_EXTRACT:_
────────────────

News:

MASM32 SDK Description, downloads and other helpful links
MASM32.com New Forum Link
masmforum WebSite

File Compare

Started by MichaelW, May 12, 2006, 03:57:22 PM

Previous topic - Next topic

MichaelW

I needed a file compare procedure so I used this as an excuse to compare the run time for a conventional version that uses buffers allocated from the heap, to the run time for a version that uses file mapping. On my Windows 2000/P3 system, using the same windows.inc for both files, the version that uses file mapping runs in ~59% of the time required by the conventional version.

Based on these results, I would expect file mapping to produce similar decreases in run time for the MASM32 procedures that read and write files. Except for a potential problem with the MapViewOfFile function and a swap file that cannot get larger (unusual circumstances?), the required functions appear to be supported starting with Windows 95.




[attachment deleted by admin]
eschew obfuscation

Mark Jones

Interesting!

Quote from: AMD XP 2500+ / WinXP
correct return vals: 1 0 0 0 -1 -1 1
filecmp_heapbuffers: 1 0 0 0 -1 -1 1
filecmp_filemapping: 1 0 0 0 -1 -1 1

filecmp_heapbuffers: 1045ms
filecmp_filemapping: 508ms

48.6%
"To deny our impulses... foolish; to revel in them, chaos." MCJ 2003.08

Phoenix

Results oscillating max +- 0.6%...

Quote from: AMD XP 3000+ / WinXP SP2correct return vals: 1 0 0 0 -1 -1 1
filecmp_heapbuffers: 1 0 0 0 -1 -1 1
filecmp_filemapping: 1 0 0 0 -1 -1 1

filecmp_heapbuffers: 962ms
filecmp_filemapping: 222ms

23.1%

P1

For P4 2Ghz, W2KSP4
correct return vals: 1 0 0 0 -1 -1 1
filecmp_heapbuffers: 1 0 0 0 -1 -1 1
filecmp_filemapping: 1 0 0 0 -1 -1 1

filecmp_heapbuffers: 1582ms
filecmp_filemapping: 3281ms

Press any key to exit...


Regards,  P1  :8)

────────────────

_MATERIAL FOR THE TASK:_

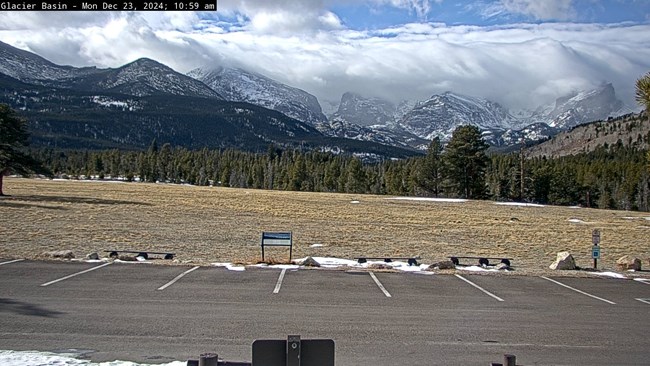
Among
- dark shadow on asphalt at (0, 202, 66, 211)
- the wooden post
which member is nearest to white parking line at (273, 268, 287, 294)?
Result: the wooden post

────────────────

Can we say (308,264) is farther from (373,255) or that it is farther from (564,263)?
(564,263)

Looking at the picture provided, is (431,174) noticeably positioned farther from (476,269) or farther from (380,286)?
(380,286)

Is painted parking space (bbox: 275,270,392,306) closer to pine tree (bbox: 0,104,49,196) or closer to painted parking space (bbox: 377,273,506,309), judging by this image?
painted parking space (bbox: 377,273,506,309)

────────────────

_DIRECTIONS:_
#1 Copy out each line of the records that contains the word "from".
#2 Write the next part of the file compare forum thread, picking up after its last post.

_PER-TASK ANSWERS:_
#1
Can we say (308,264) is farther from (373,255) or that it is farther from (564,263)?
Looking at the picture provided, is (431,174) noticeably positioned farther from (476,269) or farther from (380,286)?

#2
Ian_B

I wrote a simple file-joiner program recently. I was comparing its speed against a standard and widely-used utility, HJSplit, and despite it being absolutely stripped-down to bare ASM wrapping round the API calls it was depressingly slower by around 10%, whether I used synchronous or asynchronous code. I was advised to try file-mapping, on the basis that the buffering into memory was all being done by the kernel and should therefore be faster than standard read/writes to buffer, but while it made a bit of difference it still wasn't beating HJSplit on the join I was testing.

What allowed me to finally beat HJSplit by about 10% on speed was to stick with standard I/O but use the FILE_FLAG_NO_BUFFERING flag, to my surprise. It needs a little more care dealing with file-ends because of the need to pull-sector sized reads at all times, but it's by far the fastest way of doing I/O, even over file-mapping acording to the testing I did with my app.

Ian_B

MichaelW

This attachment this time includes a no-buffering version. On my Windows2000/P3-500 system the run time for the no-buffering version varies more than the run times for the other versions, with an average that is somewhere close to the run time for the heap buffer version.



[attachment deleted by admin]
eschew obfuscation

six_L

xp sp2 1.4GHz

filecmp
Quotecorrect return vals: 1 0 0 0 -1 -1 1
filecmp_heapbuffers: 1 0 0 0 -1 -1 1
filecmp_filemapping: 1 0 0 0 -1 -1 1

filecmp_heapbuffers: 845ms
filecmp_filemapping: 140ms

Press any key to exit...
16.6%

filecmp2
Quotecorrect return vals: 1 0 0 0 -1 -1 1
filecmp_heapbuffers: 1 0 0 0 -1 -1 1
filecmp_filemapping: 1 0 0 0 -1 -1 1

filecmp_nobuffering: x x x x  x  x 1

filecmp_heapbuffers: 863ms
filecmp_filemapping: 141ms

filecmp_nobuffering: 2840ms

Press any key to exit...
16.3%
regards

MichaelW

#7
I have now added a no-buffering asynchronous version, and while it is consistently faster than the heap buffer version, it does not come close to the file mapping version.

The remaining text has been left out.